Concept aside, the film is pretty clunky. Whannell said in an interview that a producer on the film suggested he add some scenes to create more character development. This is unheard of. Producers are always the ones trying to cut scenes. He definitely should have listened to them. And maybe gotten a co-writer to rewrite the dialogue.
THE NEXT INSTALLMENT OF MOVIES IN THE MIDDLE IS…
People Places Things (2015)
DESCRIPTION: “Will Henry, an author and a professor, finds it difficult to juggle being a single parent and fulfill his obligations of a writer, owing to his writer's block, whilst dealing with his students.”
I will watch anything with Flight of the Concord’s Jamaine Clement.

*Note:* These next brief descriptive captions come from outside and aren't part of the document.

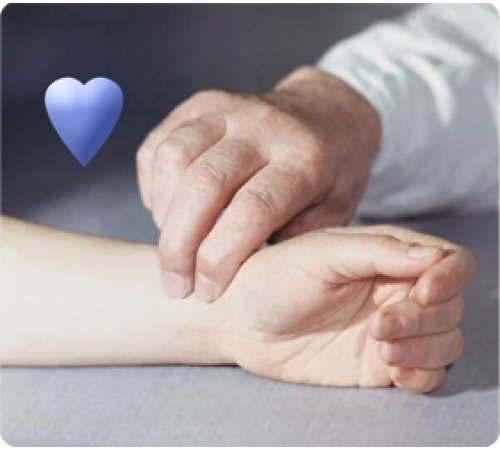 Велоэргометр OXYGEN NEXUS GURU RB HRC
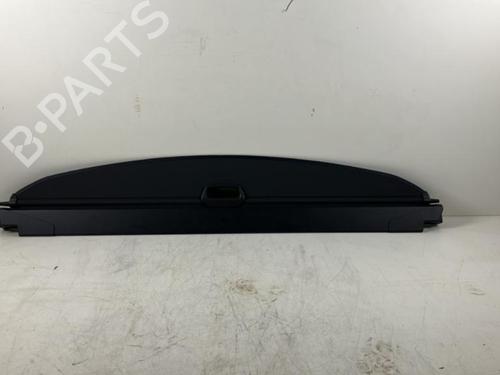 Used Rear parcel shelf BMW X3 (G01, F97, G08) xDrive 20 d (190 hp) 29278026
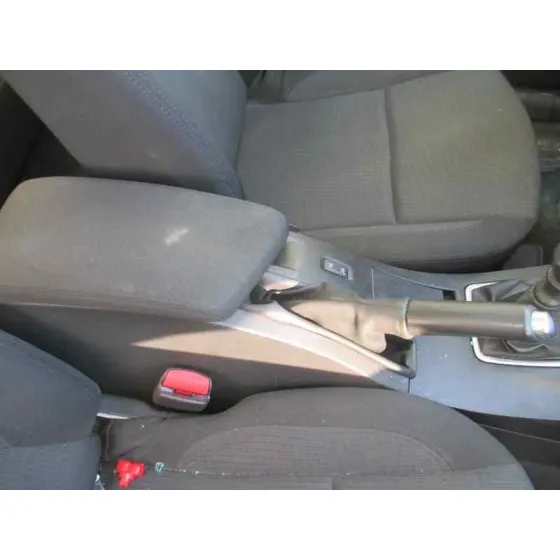 RENAULT LAGUNA GRANDTOUR III '2009 AUTHENTIQUE PLATA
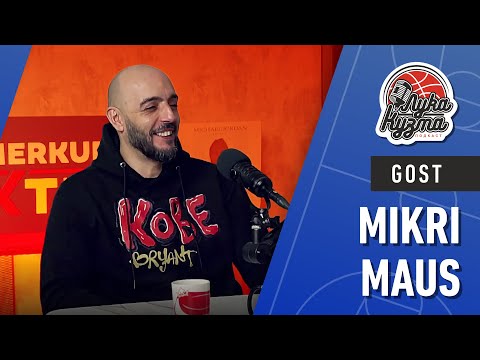 Mikri Maus | Luka i Kuzma specijal No. 12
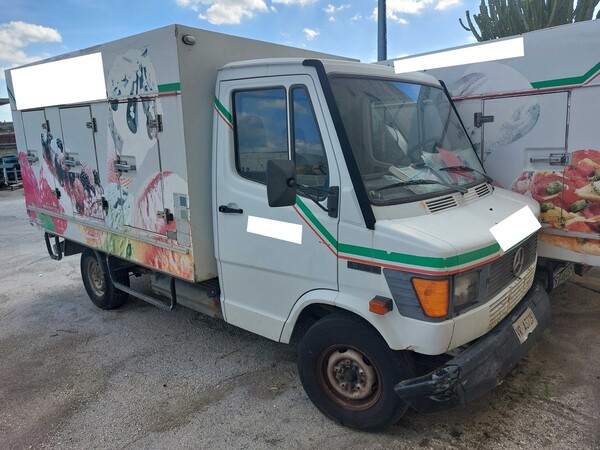 Autocarri in vendita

And this looks like it might be good regardless of his performance.
WHERE TO WATCH: Available to rent everywhere. Free (with ads) on Tubi in the U.S.
See you on July 4!
Geez, who cares about the movies, let me just read the reviews! Even if the movie is awful, the entire experience is enjoyable. Perhaps it's like global day-length: the North pole gets just as much annual daylight as Quito, Ecuador. That is, the light sum is the same for the two locations, though while one is at its zenith the other is at its nadir. So, the worse the movie, the more entertaining the review. The audience is guaranteed a good experience. (Perhaps this is a strained analogy.)